When Stars Grow Old is “the sound of humanity visiting new worlds across the dark spaces of time, reconstructing the beat of music through memory and instinct,” says Monta At Odds. An ad hoc band plays to the sparkling, unfamiliar sky of a distant world.
The groove is straight up space funk, with a warbling, aloof vocal and mournful sine waves permeating the atmosphere.
Twenty years after the formation of Monta At Odds, brothers Dedric and Delaney Moore have held down the fort as their sound and lineup has evolved; collaborating with numerous fellow travelers and taking cues from Italian cinema, the avant-garde, and psychedelic disco-funk.
The album features a stellar lineup of musical collaborators — Teri Quinn (vocals/bass), Krysztof Nemeth (Emmaline Twist) on baritone guitar, and songwriter/guitarist Mikal Shapiro. It’s the music of the future, formed from ghostly, discarded impressions of the past; the kind of music you can imagine the youths of Logan’s Run getting busy to before whisking into the next dimension through Carousel, but also not out of place at an 80s DJ spin.
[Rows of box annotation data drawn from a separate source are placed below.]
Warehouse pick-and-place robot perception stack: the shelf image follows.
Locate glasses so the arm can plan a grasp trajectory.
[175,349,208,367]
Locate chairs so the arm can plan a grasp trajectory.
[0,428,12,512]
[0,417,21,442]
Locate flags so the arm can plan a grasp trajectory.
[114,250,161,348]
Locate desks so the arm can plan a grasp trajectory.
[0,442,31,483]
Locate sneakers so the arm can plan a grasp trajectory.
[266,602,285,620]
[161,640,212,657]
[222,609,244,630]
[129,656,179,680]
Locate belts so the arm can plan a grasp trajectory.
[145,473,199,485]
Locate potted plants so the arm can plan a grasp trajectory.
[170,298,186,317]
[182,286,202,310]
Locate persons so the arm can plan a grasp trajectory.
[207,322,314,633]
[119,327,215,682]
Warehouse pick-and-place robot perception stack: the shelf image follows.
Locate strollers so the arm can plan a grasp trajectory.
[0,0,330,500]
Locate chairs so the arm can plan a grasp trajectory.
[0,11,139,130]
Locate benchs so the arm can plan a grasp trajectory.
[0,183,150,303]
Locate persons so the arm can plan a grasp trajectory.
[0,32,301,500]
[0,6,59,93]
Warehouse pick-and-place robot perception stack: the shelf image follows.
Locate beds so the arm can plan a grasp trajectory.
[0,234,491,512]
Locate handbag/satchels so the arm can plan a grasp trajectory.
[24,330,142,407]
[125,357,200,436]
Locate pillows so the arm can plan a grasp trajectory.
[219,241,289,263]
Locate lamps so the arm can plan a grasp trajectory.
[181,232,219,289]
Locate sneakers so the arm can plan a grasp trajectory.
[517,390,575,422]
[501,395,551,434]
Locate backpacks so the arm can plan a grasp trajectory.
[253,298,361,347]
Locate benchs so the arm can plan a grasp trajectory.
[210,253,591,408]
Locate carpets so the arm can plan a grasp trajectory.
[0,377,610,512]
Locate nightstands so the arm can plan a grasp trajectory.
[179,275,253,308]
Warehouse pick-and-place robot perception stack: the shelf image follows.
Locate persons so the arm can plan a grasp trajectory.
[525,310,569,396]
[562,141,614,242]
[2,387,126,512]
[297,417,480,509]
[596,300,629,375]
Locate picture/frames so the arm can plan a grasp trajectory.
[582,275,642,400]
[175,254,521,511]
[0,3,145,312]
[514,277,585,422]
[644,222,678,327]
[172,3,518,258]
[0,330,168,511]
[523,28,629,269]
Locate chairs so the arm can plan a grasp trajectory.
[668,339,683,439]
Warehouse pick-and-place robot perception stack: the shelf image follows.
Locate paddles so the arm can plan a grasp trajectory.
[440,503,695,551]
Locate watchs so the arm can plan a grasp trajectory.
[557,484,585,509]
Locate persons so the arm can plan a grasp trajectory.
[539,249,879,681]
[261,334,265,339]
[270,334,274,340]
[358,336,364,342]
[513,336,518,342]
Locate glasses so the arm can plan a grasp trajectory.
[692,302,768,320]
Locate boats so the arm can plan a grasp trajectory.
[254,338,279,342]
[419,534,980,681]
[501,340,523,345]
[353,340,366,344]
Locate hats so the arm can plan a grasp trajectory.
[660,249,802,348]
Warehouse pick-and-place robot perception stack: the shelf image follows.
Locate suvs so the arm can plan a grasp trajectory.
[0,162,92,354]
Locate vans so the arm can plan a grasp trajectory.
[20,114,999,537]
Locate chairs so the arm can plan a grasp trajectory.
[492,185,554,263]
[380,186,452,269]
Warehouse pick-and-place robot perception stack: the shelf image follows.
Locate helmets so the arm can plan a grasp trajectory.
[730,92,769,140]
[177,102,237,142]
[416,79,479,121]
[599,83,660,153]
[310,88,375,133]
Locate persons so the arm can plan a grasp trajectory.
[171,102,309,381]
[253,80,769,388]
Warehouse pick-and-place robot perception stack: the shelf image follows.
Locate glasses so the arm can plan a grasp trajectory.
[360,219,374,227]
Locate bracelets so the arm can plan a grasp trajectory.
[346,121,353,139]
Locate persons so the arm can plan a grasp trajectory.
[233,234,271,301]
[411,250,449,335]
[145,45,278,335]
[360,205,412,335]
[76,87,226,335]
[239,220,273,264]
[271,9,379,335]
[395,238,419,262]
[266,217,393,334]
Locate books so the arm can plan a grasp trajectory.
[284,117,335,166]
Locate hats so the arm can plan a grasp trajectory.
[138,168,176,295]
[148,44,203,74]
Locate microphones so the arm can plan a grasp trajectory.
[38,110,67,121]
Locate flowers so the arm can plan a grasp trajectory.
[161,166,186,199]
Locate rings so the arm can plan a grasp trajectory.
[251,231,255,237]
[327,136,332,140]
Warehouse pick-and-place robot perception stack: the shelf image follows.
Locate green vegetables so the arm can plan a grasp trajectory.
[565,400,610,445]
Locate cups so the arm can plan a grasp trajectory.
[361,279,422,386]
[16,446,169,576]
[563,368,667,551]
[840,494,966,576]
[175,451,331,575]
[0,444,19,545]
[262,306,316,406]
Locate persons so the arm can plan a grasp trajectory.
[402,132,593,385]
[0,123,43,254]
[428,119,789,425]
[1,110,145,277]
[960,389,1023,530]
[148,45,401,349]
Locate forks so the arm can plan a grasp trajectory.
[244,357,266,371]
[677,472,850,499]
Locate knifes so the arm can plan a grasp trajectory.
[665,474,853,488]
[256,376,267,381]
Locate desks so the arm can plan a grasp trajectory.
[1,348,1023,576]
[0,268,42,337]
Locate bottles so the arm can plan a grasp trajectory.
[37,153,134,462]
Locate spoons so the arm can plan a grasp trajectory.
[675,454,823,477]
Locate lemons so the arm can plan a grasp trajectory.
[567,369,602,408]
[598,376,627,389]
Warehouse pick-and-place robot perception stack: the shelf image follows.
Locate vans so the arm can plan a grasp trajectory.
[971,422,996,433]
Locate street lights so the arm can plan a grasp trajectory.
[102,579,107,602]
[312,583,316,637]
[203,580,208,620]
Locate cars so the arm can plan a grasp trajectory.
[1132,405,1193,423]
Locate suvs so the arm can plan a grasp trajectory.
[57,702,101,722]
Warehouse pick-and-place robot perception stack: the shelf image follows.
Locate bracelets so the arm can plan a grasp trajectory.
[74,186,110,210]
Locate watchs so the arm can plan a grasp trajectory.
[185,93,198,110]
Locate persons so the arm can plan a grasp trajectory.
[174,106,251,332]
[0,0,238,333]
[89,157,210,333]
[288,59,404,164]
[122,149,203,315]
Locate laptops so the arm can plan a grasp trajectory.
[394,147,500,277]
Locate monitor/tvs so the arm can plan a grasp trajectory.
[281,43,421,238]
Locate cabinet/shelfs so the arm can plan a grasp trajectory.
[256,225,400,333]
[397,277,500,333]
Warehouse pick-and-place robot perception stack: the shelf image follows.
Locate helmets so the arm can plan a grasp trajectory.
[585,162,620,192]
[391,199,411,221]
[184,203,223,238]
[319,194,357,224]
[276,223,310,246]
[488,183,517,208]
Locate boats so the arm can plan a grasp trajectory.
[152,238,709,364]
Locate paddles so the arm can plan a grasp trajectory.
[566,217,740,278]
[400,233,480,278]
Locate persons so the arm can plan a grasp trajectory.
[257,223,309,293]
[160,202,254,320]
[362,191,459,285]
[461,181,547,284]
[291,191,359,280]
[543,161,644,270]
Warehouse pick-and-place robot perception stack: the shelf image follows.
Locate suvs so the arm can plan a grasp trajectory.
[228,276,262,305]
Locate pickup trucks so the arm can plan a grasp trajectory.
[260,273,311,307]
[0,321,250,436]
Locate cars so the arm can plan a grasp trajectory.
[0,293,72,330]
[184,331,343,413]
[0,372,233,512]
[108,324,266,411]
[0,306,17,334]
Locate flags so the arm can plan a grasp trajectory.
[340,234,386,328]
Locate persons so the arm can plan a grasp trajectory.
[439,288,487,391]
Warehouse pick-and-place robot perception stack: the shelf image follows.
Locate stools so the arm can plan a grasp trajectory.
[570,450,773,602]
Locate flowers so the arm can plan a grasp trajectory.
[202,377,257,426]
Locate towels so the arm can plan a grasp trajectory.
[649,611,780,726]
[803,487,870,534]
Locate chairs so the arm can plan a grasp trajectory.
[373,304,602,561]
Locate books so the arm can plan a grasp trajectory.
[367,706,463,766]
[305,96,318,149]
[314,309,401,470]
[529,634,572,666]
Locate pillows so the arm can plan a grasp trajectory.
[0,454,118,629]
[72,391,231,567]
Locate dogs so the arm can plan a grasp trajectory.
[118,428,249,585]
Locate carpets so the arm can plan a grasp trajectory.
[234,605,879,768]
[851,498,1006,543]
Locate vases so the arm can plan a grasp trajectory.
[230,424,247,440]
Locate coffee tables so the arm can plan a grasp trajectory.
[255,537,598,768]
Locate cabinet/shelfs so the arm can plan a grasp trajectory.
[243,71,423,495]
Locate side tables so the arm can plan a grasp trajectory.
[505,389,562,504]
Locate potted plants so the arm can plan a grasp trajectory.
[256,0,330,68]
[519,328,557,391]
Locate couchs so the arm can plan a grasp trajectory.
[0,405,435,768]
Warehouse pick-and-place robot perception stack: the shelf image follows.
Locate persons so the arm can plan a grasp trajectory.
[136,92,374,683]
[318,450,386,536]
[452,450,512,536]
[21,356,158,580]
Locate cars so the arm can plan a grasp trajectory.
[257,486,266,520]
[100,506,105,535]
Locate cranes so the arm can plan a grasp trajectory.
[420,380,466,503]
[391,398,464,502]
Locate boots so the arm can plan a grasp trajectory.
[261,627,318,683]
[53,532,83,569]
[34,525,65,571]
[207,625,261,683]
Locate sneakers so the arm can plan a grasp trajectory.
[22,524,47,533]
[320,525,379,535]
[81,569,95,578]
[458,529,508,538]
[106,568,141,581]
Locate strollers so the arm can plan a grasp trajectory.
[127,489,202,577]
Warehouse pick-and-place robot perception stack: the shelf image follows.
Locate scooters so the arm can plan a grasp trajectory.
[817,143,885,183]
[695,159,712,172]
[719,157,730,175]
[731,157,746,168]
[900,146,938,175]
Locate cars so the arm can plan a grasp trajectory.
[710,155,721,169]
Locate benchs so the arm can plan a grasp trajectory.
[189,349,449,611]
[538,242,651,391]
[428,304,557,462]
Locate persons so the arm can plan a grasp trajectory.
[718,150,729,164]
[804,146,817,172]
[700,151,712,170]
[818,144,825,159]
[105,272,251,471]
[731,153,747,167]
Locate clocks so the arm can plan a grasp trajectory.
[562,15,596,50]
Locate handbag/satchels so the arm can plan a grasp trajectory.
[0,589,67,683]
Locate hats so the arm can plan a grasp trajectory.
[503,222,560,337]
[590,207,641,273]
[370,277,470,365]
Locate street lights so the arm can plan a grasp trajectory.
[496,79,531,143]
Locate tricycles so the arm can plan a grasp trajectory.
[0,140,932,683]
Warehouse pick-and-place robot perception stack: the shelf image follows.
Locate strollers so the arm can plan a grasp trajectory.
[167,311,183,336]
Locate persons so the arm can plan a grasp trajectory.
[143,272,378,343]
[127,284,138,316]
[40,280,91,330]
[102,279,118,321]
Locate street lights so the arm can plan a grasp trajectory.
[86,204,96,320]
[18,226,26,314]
The haunting accompanying video, directed by Brodie Rush, was “inspired by the interplay between whitespace and shadow.” He wanted to capture the feeling of “cautious optimism in the underlying vibrations in the track. By focusing on offset closeups, Brodie was able to leave too for the viewer’s imagination to fill in that space with “images of our possible future.”